*Consigne écrite 1*.
D'après le document source, à quelle date les quatre ONG ont-elles déposé leur plainte devant les points de contact nationaux de l'OCDE ?
*Consigne écrite 2*.
Traduisez en anglais la phrase suivante du document source : « Malheureusement pour ce groupe qui aime à se présenter comme une « entreprise citoyenne », quatre ONG ont déposé le 3 décembre une « plainte » devant les points de contact nationaux de l’OCDE pour non-respect des « principes directeurs » édictés par cette dernière, dans les plantations de la Socapalm, une entreprise camerounaise d’huile de palme contrôlée à près de 40% par le groupe français. »
*Consigne écrite 3*.
Recopiez fidèlement le passage du document source qui va de « En juin 2010, le » jusqu'à « le groupe français. » inclus.

*Document source*.
---*---

De quoi inspirer le prochain édito de la Lettre du CIAN ?

Bolloré : fronde des ONG, omerta médiatique

En juin 2010, le directeur général de la société Bolloré, Gilles Alix, écrivait dans un droit de réponse à Survie que « la société anonyme Bolloré et ses filiales emploient, au Cameroun, plus de 3 500 salariés. Tous perçoivent des salaires largement supérieurs aux minima légaux et bénéficient d’une protection sociale et de services de santé que nulle autre société implantée au Cameroun n’est en mesure d’apporter à ses salariés » (Billets d’Afrique n°193, juillet 2010).

Malheureusement pour ce groupe qui aime à se présenter comme une « entreprise citoyenne », quatre ONG ont déposé le 3 décembre une « plainte » devant les points de contact nationaux de l’OCDE pour non-respect des « principes directeurs » édictés par cette dernière, dans les plantations de la Socapalm, une entreprise camerounaise d’huile de palme contrôlée à près de 40% par le groupe français.

---*---

*Données fournies*.

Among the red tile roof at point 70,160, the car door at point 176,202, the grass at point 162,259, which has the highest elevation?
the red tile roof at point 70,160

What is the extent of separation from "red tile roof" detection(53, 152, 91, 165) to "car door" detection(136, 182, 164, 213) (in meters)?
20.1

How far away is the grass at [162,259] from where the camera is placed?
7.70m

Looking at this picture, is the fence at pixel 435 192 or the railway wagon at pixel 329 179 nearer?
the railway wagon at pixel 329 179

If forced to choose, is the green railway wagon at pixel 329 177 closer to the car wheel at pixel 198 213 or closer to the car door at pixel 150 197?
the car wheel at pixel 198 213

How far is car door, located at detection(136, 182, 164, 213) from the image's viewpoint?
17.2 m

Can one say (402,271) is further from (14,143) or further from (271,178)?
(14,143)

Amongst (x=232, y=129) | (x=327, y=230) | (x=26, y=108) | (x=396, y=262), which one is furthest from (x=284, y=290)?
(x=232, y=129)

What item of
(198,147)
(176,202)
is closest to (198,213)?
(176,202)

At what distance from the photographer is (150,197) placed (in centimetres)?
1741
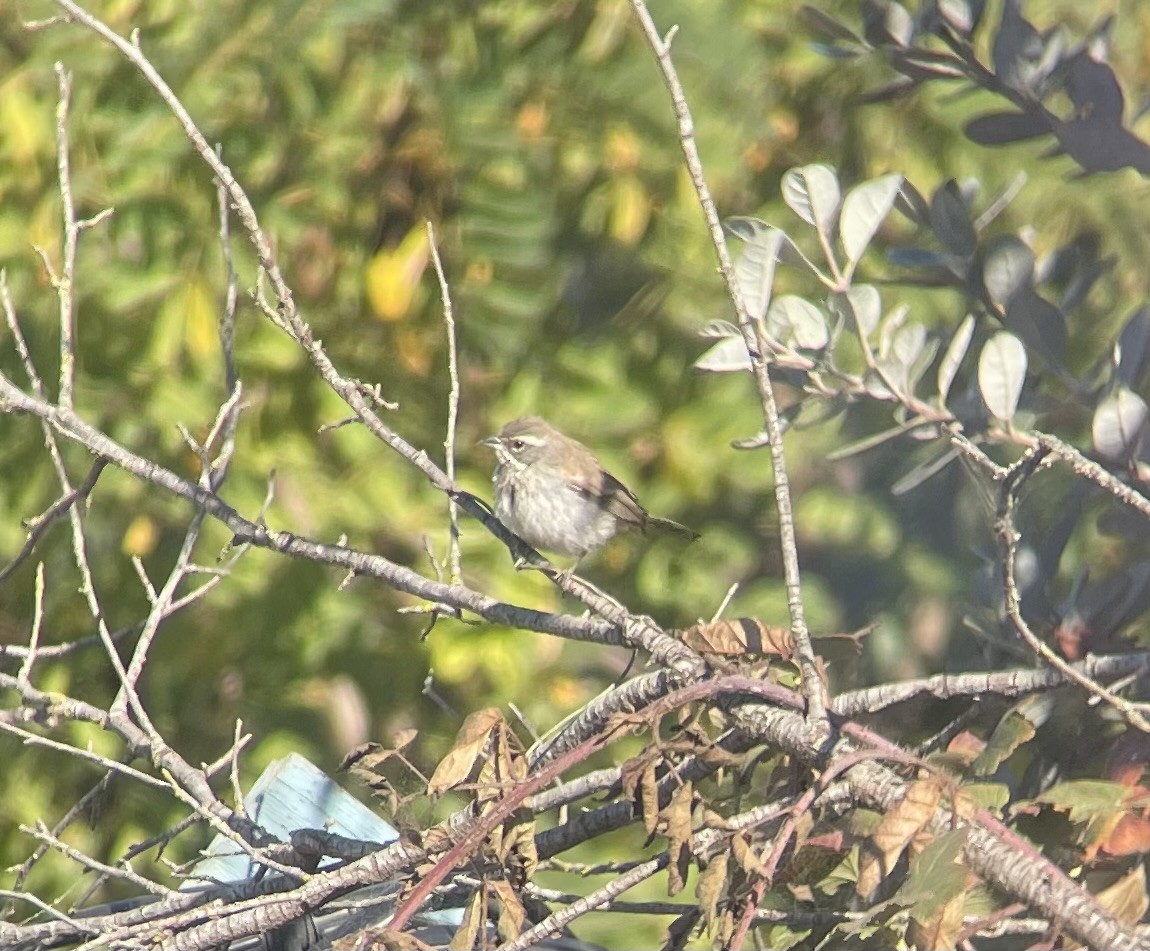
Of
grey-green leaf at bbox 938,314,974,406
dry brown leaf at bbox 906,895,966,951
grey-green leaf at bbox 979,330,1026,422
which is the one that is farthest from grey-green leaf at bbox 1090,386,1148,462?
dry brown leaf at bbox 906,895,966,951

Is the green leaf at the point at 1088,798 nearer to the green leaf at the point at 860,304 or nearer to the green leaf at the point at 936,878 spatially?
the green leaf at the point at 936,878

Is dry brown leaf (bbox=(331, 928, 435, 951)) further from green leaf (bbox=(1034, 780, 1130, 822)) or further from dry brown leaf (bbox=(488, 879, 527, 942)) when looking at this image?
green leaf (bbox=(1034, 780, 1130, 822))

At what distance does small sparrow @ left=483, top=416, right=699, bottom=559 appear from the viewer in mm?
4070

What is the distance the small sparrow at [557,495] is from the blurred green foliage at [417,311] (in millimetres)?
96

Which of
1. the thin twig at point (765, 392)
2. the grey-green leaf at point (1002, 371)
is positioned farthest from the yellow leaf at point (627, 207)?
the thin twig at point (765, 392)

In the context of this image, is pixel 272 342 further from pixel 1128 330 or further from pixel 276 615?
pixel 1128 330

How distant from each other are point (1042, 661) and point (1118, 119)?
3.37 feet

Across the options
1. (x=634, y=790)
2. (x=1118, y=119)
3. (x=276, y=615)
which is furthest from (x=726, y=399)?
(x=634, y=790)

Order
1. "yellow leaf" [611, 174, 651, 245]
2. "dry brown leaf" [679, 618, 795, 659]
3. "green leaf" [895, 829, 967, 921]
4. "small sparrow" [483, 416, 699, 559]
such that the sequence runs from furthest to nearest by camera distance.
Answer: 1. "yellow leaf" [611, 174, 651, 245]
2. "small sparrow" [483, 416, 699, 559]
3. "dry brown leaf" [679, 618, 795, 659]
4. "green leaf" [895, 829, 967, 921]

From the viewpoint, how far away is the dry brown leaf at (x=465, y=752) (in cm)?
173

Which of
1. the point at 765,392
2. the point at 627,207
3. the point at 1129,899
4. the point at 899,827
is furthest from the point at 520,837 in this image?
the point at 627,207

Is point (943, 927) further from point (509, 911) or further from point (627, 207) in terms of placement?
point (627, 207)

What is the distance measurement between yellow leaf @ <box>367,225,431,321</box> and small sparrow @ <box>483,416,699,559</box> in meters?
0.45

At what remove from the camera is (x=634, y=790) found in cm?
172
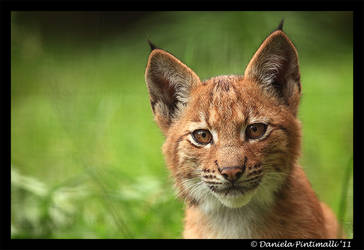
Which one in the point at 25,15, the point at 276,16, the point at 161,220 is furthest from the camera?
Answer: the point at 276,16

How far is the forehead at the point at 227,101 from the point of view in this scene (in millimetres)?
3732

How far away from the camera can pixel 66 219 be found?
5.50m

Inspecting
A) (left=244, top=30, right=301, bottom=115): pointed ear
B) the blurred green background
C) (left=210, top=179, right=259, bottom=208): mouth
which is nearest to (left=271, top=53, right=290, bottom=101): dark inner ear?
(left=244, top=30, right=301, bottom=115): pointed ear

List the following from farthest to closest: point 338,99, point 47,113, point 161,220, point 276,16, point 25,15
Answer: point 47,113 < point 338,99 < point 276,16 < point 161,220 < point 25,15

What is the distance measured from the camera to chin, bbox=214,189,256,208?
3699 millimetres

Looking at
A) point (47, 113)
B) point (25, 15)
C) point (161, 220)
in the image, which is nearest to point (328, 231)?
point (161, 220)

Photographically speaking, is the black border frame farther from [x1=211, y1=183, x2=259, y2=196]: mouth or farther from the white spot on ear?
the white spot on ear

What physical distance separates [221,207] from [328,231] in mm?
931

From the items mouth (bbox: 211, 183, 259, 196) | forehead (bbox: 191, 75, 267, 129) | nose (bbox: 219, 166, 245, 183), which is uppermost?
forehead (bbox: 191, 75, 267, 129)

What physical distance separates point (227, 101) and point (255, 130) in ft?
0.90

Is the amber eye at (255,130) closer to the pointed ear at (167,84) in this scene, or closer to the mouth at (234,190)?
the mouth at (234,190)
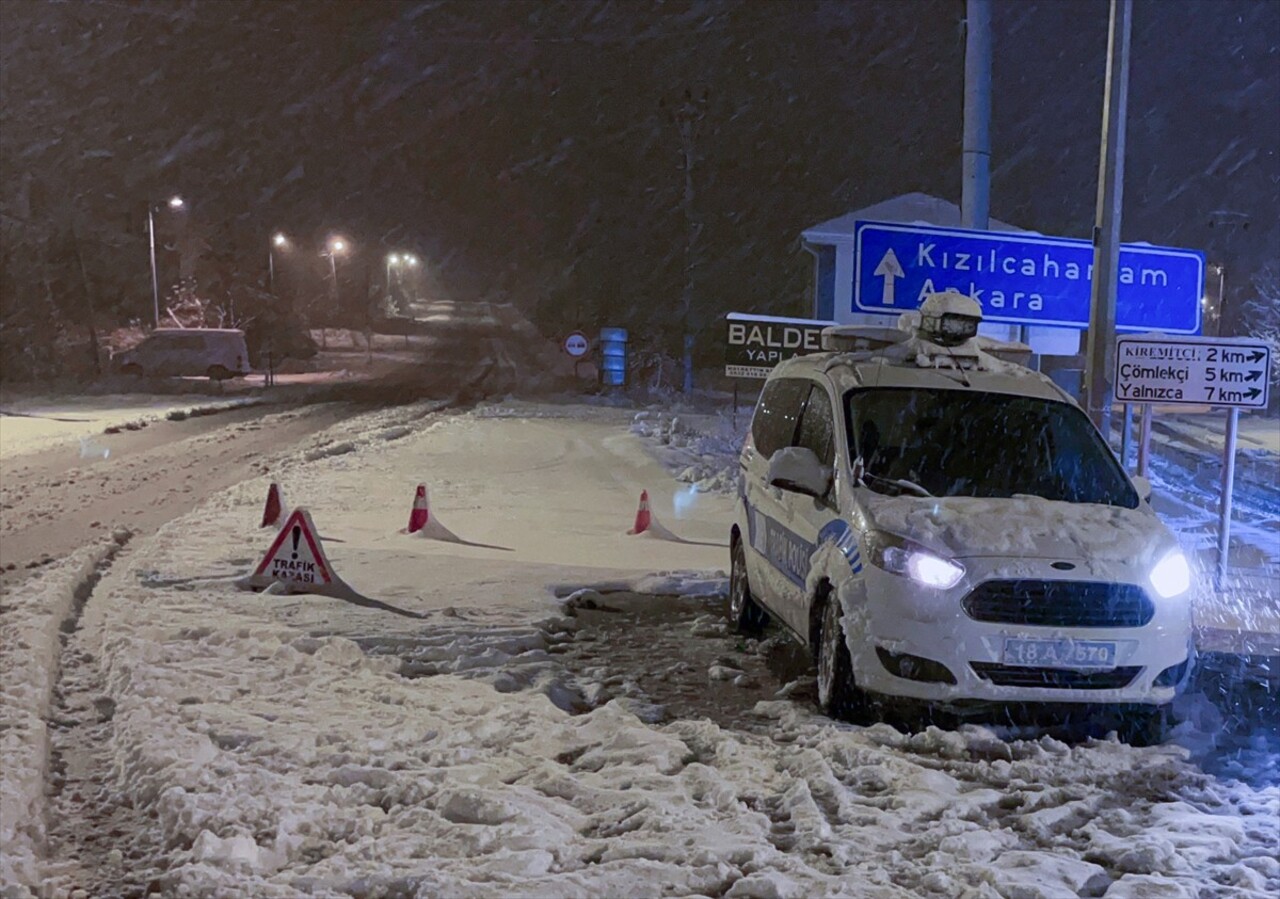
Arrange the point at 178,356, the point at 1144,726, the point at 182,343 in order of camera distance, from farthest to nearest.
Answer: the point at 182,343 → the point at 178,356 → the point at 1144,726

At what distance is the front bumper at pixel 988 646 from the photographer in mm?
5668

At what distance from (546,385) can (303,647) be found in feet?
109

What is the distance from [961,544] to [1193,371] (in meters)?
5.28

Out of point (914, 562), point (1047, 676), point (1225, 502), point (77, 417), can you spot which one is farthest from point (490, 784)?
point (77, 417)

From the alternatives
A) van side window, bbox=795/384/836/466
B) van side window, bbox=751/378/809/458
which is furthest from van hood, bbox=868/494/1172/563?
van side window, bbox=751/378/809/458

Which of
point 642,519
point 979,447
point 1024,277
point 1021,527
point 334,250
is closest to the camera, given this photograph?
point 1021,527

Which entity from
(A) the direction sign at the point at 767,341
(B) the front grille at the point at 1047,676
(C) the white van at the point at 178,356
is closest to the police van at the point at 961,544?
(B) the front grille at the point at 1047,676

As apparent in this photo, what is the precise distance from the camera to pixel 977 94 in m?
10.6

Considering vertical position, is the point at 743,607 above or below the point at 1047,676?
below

---*---

*Réponse complète 1*.
Le 3 décembre.

*Réponse complète 2*.
Unfortunately for this group, which likes to present itself as a "corporate citizen," four NGOs filed a "complaint" on December 3 with the OECD National Contact Points for failure to comply with the "guidelines" issued by the latter, on the plantations of Socapalm, a Cameroonian palm oil company nearly 40% controlled by the French group.

*Réponse complète 3*.
En juin 2010, le directeur général de la société Bolloré, Gilles Alix, écrivait dans un droit de réponse à Survie que « la société anonyme Bolloré et ses filiales emploient, au Cameroun, plus de 3 500 salariés. Tous perçoivent des salaires largement supérieurs aux minima légaux et bénéficient d’une protection sociale et de services de santé que nulle autre société implantée au Cameroun n’est en mesure d’apporter à ses salariés » (Billets d’Afrique n°193, juillet 2010).

Malheureusement pour ce groupe qui aime à se présenter comme une « entreprise citoyenne », quatre ONG ont déposé le 3 décembre une « plainte » devant les points de contact nationaux de l’OCDE pour non-respect des « principes directeurs » édictés par cette dernière, dans les plantations de la Socapalm, une entreprise camerounaise d’huile de palme contrôlée à près de 40% par le groupe français.